Back in 1997, my unthinking 17-year old younger self was obsessed with the ocean, fish and fishing, and I vehemently wanted my future career to reflect this passion.
A favourite author of mine once wrote, “We spend most of our walking lives at work – in occupations often chosen by our unthinking younger selves”. Back in 1997, my unthinking 17-year old younger self was obsessed with the ocean, fish and fishing, and I vehemently wanted my future career to reflect this passion. Two years later, with high school complete, I left my childhood home in suburban Melbourne and journeyed off to Warrnambool on the south-west coast of Victoria to undertake a Bachelor of Science degree in Fisheries Management and Aquaculture at Deakin University.

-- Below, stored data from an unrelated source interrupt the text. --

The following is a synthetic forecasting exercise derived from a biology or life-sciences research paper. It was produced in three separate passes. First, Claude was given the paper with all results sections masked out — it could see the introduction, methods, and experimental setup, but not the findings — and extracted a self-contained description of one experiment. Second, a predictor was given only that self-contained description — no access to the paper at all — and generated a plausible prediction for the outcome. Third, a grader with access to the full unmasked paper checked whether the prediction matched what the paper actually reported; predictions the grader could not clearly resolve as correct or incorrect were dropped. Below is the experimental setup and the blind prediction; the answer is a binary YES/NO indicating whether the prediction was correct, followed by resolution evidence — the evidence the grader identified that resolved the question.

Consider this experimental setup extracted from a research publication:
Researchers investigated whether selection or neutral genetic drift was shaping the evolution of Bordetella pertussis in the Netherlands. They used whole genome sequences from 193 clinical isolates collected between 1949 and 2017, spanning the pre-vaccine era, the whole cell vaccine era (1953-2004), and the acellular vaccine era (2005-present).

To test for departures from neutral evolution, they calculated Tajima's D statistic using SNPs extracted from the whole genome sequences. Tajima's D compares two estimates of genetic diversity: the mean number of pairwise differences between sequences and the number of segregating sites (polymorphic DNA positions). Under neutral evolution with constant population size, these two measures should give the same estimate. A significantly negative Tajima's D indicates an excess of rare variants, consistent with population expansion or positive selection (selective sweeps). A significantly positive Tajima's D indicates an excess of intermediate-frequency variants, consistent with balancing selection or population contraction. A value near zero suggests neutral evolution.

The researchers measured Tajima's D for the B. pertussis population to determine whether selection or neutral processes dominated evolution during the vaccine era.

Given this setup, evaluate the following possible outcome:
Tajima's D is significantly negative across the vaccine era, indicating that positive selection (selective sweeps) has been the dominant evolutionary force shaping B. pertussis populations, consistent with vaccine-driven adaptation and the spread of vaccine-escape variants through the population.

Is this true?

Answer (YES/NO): YES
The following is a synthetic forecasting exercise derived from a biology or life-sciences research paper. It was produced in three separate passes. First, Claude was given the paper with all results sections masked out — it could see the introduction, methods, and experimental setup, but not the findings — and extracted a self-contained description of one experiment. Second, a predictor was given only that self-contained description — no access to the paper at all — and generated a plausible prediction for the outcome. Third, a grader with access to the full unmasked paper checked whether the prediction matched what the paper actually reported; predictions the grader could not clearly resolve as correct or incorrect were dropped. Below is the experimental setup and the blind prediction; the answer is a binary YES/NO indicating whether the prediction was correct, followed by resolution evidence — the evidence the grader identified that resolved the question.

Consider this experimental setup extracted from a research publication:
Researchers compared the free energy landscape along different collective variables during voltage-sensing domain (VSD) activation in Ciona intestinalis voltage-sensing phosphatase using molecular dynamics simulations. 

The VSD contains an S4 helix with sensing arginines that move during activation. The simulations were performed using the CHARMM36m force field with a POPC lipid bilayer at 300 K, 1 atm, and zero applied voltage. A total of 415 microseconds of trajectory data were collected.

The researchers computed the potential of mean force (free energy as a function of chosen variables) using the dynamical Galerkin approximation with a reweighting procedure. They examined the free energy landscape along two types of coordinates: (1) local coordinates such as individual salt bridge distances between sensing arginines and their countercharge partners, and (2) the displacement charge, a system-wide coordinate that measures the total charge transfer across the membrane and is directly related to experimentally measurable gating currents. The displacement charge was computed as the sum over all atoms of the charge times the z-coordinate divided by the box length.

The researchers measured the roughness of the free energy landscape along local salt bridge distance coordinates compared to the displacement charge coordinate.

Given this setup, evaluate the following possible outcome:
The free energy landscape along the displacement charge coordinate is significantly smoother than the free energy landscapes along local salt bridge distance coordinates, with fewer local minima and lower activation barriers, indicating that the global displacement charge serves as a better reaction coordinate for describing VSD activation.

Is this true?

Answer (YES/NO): YES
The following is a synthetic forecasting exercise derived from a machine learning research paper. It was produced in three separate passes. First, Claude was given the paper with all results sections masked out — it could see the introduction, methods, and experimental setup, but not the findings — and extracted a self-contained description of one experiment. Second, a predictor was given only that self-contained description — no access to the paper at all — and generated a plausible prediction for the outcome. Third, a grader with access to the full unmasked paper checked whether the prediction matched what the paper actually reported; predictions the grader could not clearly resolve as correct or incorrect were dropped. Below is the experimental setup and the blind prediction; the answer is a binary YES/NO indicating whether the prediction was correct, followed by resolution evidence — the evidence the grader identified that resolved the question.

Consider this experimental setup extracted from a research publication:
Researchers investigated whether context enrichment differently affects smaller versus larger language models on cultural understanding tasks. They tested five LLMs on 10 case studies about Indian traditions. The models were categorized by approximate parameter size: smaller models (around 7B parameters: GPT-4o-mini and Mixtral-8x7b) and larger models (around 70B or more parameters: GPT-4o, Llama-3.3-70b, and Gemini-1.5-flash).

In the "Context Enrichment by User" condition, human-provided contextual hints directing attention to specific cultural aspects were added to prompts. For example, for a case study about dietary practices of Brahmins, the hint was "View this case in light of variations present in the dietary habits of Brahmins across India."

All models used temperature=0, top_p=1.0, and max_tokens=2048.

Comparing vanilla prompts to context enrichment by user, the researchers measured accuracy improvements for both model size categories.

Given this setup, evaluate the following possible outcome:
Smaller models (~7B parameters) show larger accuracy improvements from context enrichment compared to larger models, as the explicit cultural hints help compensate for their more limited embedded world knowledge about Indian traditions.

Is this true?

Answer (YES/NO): NO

Even though undergraduate coursework was largely uninspiring, it was my Honours year that gave me my first real taste of the scientific process, and I revelled in it! My mission that year was to investigate sea sweep – a poorly studied saltwater fish common along the southern Australian coastline and I spent a lot of time with a mask, snorkel and spear collecting specimens while being repeatedly battered by the rolling Southern Ocean swells. Although the ocean diving was hard and not sustainable long-term, I relished the scientific process and took great joy and pride in piecing together the data and creating a coherent whole. And when I was offered a scholarship to undertake a PhD the following year, I jumped at the opportunity.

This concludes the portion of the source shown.